I liked the paper's topic and approach, as indicated by the fact that I noted it on my blog even before becoming involved in this Forum. I found the paper’s descriptions useful and criticisms accurate, as far as they went. My comments will focus on what more I’d like to see in the paper. (Though the paper is plenty long enough, the author could make room by significantly cutting the descriptive part of the paper.)
First, what’s the problem? I don’t like how Wheaties taste, but I would defend to the death consumers’ right to buy them. Should we take the same approach to issuers’ and investors’ purchase of products from the CGI? One can’t criticize the CGI’s output like one would criticize, say, the SEC and Congress, whose edicts are forced on firms. So, assuming for the sake of argument that Rose’s criticisms of the CGI are apt, why would anybody buy their products?
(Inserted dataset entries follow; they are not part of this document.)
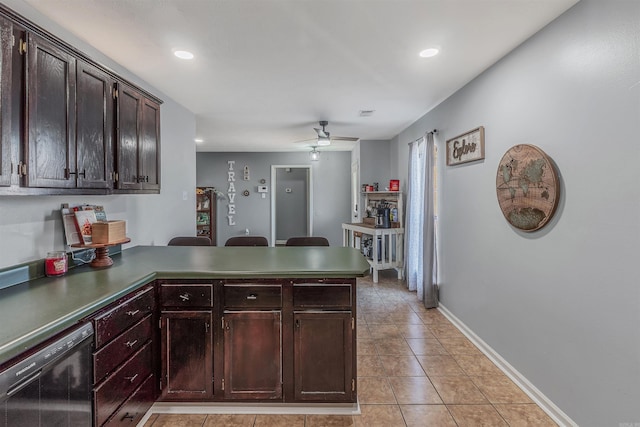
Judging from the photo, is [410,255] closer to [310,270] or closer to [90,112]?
[310,270]

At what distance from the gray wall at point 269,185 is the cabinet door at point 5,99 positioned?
5.95 meters

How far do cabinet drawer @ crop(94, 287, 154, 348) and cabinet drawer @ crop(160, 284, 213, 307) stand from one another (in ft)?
0.25

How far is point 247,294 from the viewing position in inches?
75.9

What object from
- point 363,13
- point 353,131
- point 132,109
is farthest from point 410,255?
point 132,109

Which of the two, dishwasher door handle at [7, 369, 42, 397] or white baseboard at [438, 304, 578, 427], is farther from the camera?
white baseboard at [438, 304, 578, 427]

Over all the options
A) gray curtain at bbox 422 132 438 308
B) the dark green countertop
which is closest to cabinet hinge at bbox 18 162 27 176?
the dark green countertop

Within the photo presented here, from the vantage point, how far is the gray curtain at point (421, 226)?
3.82 m

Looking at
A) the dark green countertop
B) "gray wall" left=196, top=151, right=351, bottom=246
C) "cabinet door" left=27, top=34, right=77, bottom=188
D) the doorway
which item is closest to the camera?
the dark green countertop

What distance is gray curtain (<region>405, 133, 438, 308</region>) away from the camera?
12.5 ft

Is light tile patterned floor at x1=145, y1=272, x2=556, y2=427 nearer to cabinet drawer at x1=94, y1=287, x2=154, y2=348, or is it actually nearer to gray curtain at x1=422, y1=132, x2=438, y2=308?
gray curtain at x1=422, y1=132, x2=438, y2=308

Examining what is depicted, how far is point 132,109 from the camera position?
2.24 meters

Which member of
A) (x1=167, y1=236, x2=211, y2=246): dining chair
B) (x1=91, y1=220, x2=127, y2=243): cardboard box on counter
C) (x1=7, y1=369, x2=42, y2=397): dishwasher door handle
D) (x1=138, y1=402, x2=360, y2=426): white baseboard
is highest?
(x1=91, y1=220, x2=127, y2=243): cardboard box on counter

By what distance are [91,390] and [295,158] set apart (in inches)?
248

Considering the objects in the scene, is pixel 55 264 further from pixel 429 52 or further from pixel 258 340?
pixel 429 52
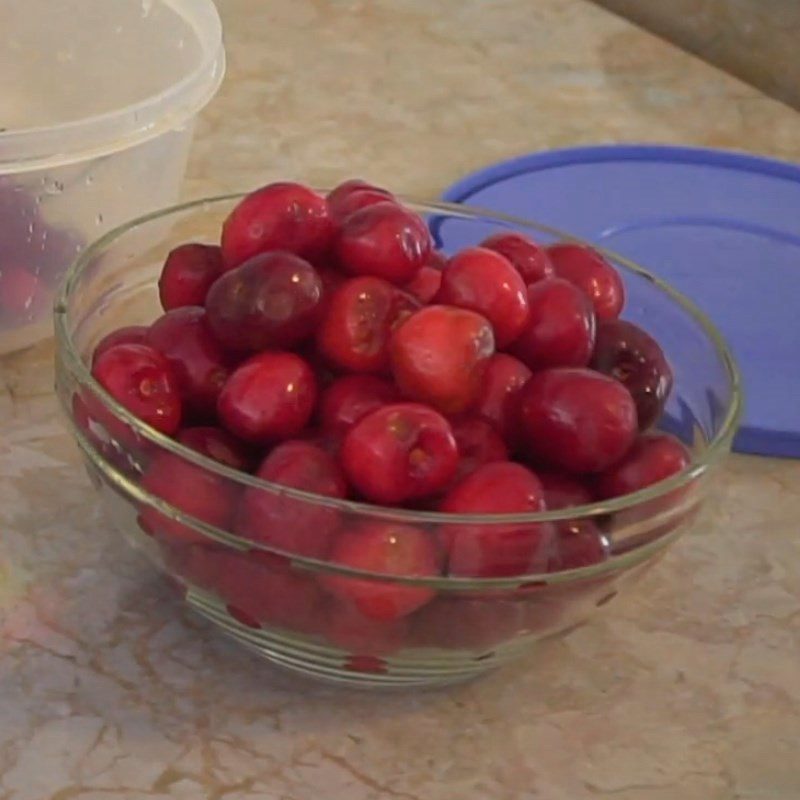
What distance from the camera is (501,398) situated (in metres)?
0.59

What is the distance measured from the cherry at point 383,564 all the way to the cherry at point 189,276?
0.59 feet

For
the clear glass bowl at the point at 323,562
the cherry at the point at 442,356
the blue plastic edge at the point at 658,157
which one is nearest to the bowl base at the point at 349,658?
the clear glass bowl at the point at 323,562

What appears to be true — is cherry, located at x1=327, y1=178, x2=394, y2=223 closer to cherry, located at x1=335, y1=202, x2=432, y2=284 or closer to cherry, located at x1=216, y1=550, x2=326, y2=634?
cherry, located at x1=335, y1=202, x2=432, y2=284

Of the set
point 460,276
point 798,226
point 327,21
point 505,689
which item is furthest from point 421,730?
point 327,21

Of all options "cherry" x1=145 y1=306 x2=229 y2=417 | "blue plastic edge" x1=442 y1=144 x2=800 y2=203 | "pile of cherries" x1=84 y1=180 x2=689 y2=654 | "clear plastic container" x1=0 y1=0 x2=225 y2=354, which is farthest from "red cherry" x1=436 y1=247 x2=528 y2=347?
"blue plastic edge" x1=442 y1=144 x2=800 y2=203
Perhaps issuers buy faulty advice because the CGI effectively controls a sizeable slice of institutional investors’ votes. Directors like to be reelected. But then why are institutional investors voting per advice that we’re assuming is faulty, given that their portfolios could suffer and their customers would leave? Is it that they figure that, even if ISS is wrong, this won’t affect relative returns enough to drive away customers? On the other hand, if they don’t vote as ISS says, they open themselves to criticism. So, in effect, the investors are buying “criticism insurance.”
But then we should ask who would criticize institutional investors not following assumedly faulty advice? Well, among others, Gretchen Morgenson and other journalists of her ilk. Morgenson in particular, as I've discussed at length, has repeatedly advised mutual fund investors to sell funds that are not acting according to her CGI-influenced criteria. Investors probably won’t sell funds that are performing well even if their managers are voting “wrong,” but what if the fund isn’t performing well, for whatever reason, or the investor is choosing a fund in a very crowded field in the first instance? Surely a prominent NYT columnist achieves the sort of salience in investors’ minds that the behavioral finance people are telling us matters to investors’ decisions.
Let me emphasize that I’m not suggesting that Rose reach my particular, perhaps idiosyncratic, conclusions, but only that these are questions he might ask.
Second, assuming CGI advice does affect governance even if it’s faulty, I’d like to know more about the costs of this faulty advice. Rose alludes to these costs, but doesn’t elaborate. For example, he suggests that the CGI is inhibiting innovation or adaptation to specific circumstances. Some examples would help elucidate the theory. More importantly, I’d like to see testable hypotheses. For example, we might be able to estimate the costs of faulty CGI metrics by looking at what happens to the value of companies that follow CGI advice or where governance changes otherwise can be attributed to this advice.
Finally, I’d like more on the paper’s regulatory implications. The paper does a good job discussing the costs and benefits of regulating the CGI, but what about the paper’s implications for regulation of corporate governance generally? My own take would be that criticisms of CGI’s metrics demonstrate the folly of mandating particular criteria. Also, the existence of the CGI suggests, as Henry Butler and I discuss in our AEI book, that even if we like some of the stuff that SOX did, SOX wasn’t necessary.
Again, Rose doesn’t have to agree with these conclusions, but might ask the question. After all, he does spend some time in the paper talking about how the CGI fits with the existing matrix of corporate governance regulation. I’m suggesting that he connect the dots: what does the CGI tell us about what the matrix should be?
So, in general, the paper is a worthwhile contribution that could be developed into something even more consequential.